== What you need to do ==
Below is a set of records, and all of them should be retyped exactly, minus the pictures.

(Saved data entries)
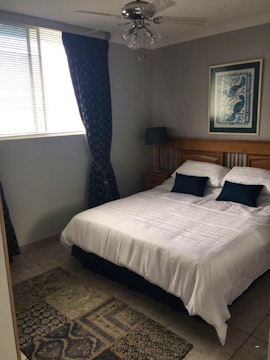 Margate Accommodation at Capri 11 | Viya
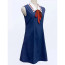 Jujutsu Kaisen Rika Orimoto Costume - Dress Rika Orimoto Cosplay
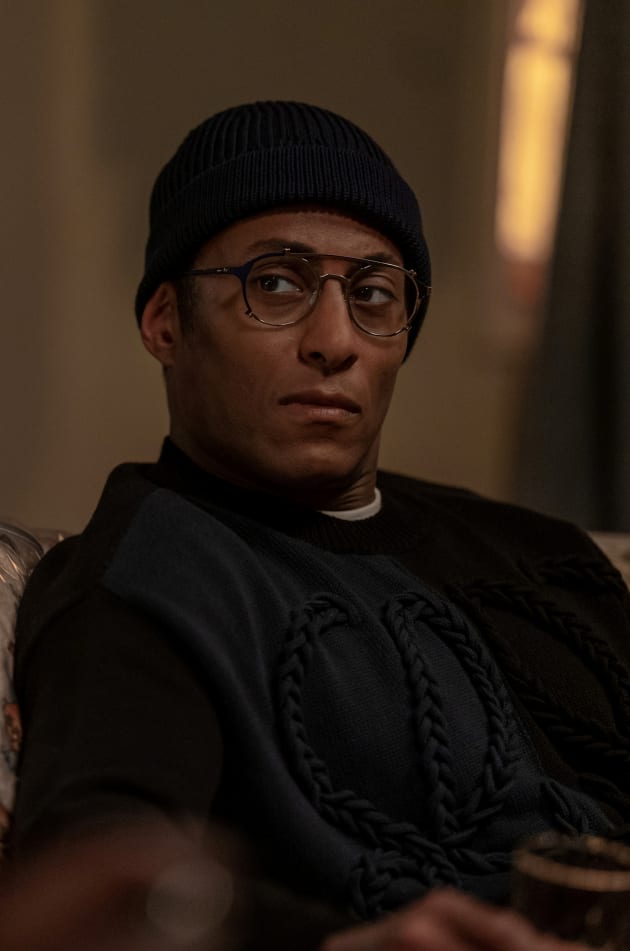 Power season 4 episode 8 putlockers deals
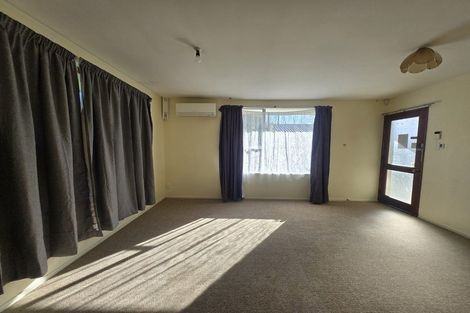 Photo of property in 1/42 Marlene Street, Casebrook, Christchurch, 8051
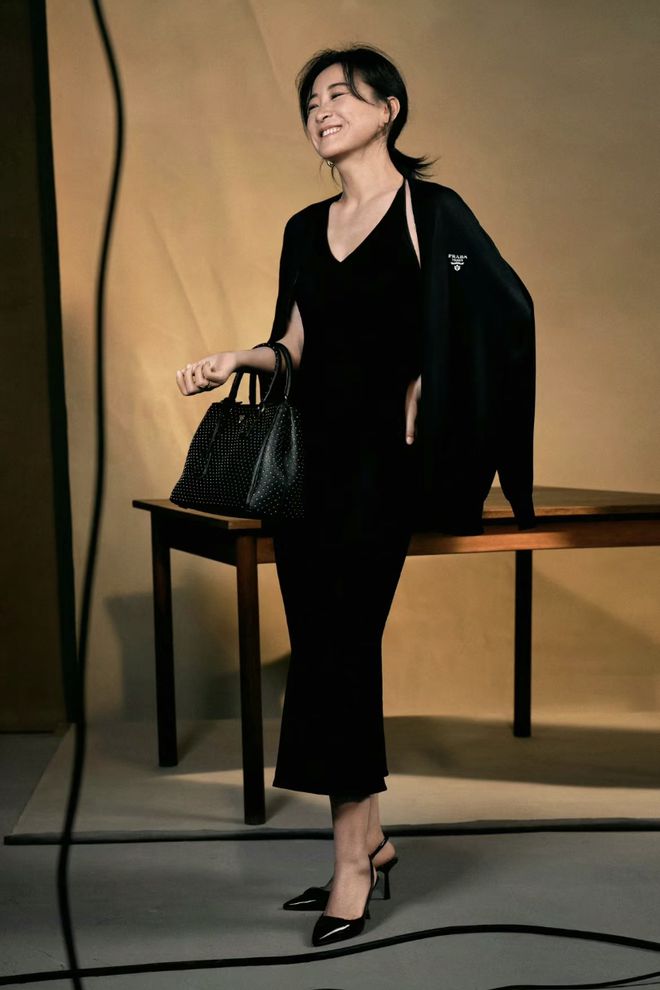 星歐平台官網:郭晶晶、惠若琪新身份亮相奧運會!她們都是人生的冠軍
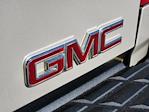 Used 2008 GMC Sierra 1500 Extended Cab for sale #260588A2 - photo 6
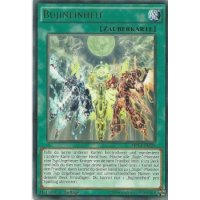 Bujineinheit MP14-DE229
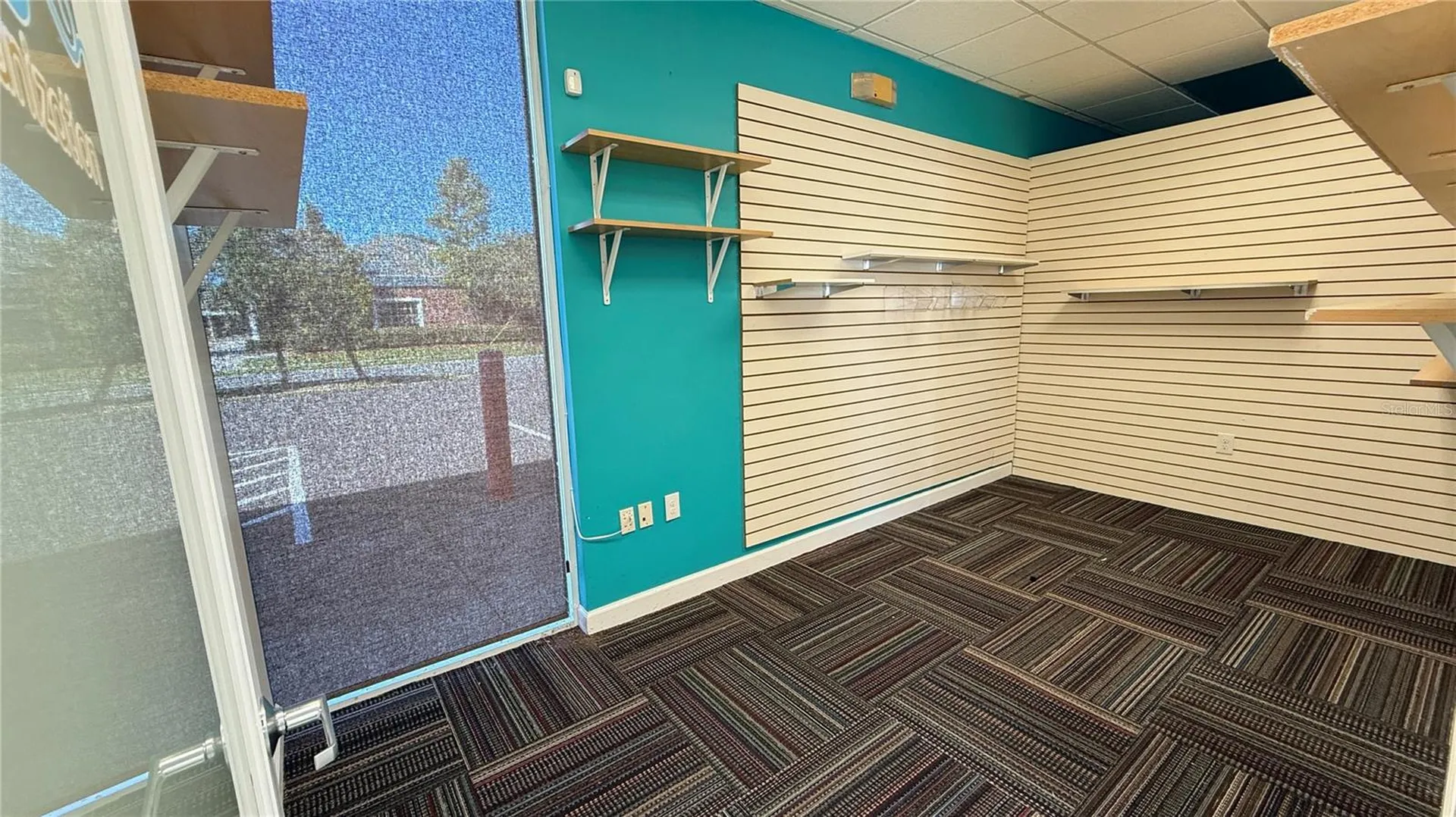 3350 E Bay Drive Largo FL 33771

== Exercise response ==
 Margate Accommodation at Capri 11 | Viya
 Jujutsu Kaisen Rika Orimoto Costume - Dress Rika Orimoto Cosplay
 Power season 4 episode 8 putlockers deals
 Photo of property in 1/42 Marlene Street, Casebrook, Christchurch, 8051
 星歐平台官網:郭晶晶、惠若琪新身份亮相奧運會!她們都是人生的冠軍
 Used 2008 GMC Sierra 1500 Extended Cab for sale #260588A2 - photo 6
 Bujineinheit MP14-DE229
 3350 E Bay Drive Largo FL 33771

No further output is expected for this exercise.